_Exercise description:_
Could you copy out all the data below word for word, leaving out the pictures?

_Data listing:_
## begin
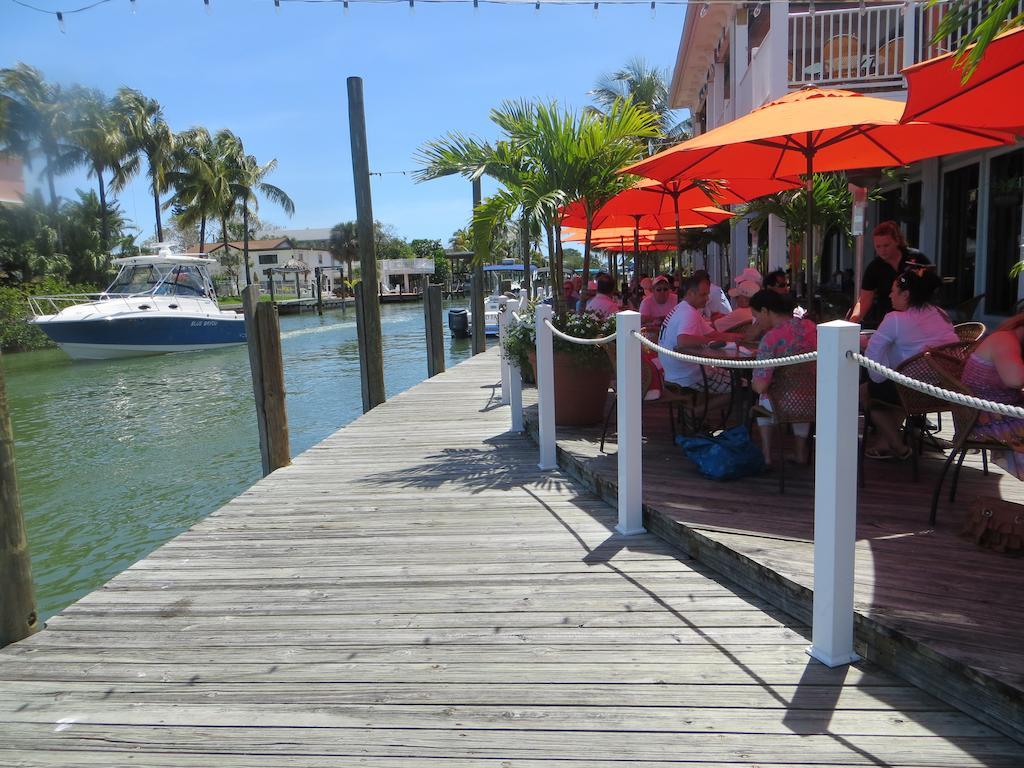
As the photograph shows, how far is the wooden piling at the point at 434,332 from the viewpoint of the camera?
13.2 metres

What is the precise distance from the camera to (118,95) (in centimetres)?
4125

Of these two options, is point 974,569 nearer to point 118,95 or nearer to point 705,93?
point 705,93

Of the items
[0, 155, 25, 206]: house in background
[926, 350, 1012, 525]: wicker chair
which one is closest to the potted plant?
[926, 350, 1012, 525]: wicker chair

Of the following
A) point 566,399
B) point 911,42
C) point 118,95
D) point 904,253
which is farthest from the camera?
point 118,95

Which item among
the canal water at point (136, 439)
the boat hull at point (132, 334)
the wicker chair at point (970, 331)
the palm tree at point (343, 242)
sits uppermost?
the palm tree at point (343, 242)

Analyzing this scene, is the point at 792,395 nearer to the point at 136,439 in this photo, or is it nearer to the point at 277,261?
the point at 136,439

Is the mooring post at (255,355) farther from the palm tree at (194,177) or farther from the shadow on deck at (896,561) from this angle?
the palm tree at (194,177)

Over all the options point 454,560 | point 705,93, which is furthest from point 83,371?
point 454,560

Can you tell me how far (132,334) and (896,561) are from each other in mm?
27456

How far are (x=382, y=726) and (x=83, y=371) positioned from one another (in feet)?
83.7

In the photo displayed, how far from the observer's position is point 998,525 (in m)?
2.96

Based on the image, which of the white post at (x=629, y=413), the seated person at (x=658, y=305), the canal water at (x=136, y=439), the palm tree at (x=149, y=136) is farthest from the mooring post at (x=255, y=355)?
the palm tree at (x=149, y=136)

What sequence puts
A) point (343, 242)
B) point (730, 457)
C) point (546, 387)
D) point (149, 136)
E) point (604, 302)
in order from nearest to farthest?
point (730, 457) → point (546, 387) → point (604, 302) → point (149, 136) → point (343, 242)

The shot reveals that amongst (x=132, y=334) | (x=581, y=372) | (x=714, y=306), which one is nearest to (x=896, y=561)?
(x=581, y=372)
## end
_Result:_
As the photograph shows, how far is the wooden piling at the point at 434,332 from the viewpoint of the camera?
13.2 metres

What is the precise distance from the camera to (118,95) (in centimetres)?
4125

Of these two options, is point 974,569 nearer to point 118,95 or nearer to point 705,93?
point 705,93

Of the items
[0, 155, 25, 206]: house in background
[926, 350, 1012, 525]: wicker chair
which one is closest to the potted plant?
[926, 350, 1012, 525]: wicker chair

Of the following
A) point 566,399
B) point 911,42
C) point 118,95
D) point 904,253
which is farthest from the camera?
point 118,95

Which item among
the canal water at point (136, 439)
the boat hull at point (132, 334)
the wicker chair at point (970, 331)
the palm tree at point (343, 242)
sits uppermost?
the palm tree at point (343, 242)

Analyzing this scene, is the point at 792,395 nearer to the point at 136,439 in this photo, or is it nearer to the point at 277,261?
the point at 136,439

Is the mooring post at (255,355) farther from the palm tree at (194,177) or farther from the shadow on deck at (896,561) from this angle?
the palm tree at (194,177)

Over all the options point 454,560 | point 705,93, which is furthest from point 83,371?
point 454,560

Can you tell me how far (132,334) and (896,561) are from each other in mm?
27456

How far are (x=382, y=726) and (x=83, y=371) positioned from one another (in feet)?
83.7

In the photo displayed, how far from the observer's position is point 998,525 (in m)?
2.96

Based on the image, which of the white post at (x=629, y=413), the seated person at (x=658, y=305), the canal water at (x=136, y=439), the palm tree at (x=149, y=136) is farthest from the mooring post at (x=255, y=355)?
the palm tree at (x=149, y=136)

What sequence puts
A) point (343, 242)
B) point (730, 457)
C) point (546, 387)
D) point (149, 136)
E) point (604, 302)
in order from nearest to farthest?
point (730, 457) → point (546, 387) → point (604, 302) → point (149, 136) → point (343, 242)

The shot reveals that amongst (x=132, y=334) | (x=581, y=372) | (x=714, y=306), which one is nearest to (x=896, y=561)?
(x=581, y=372)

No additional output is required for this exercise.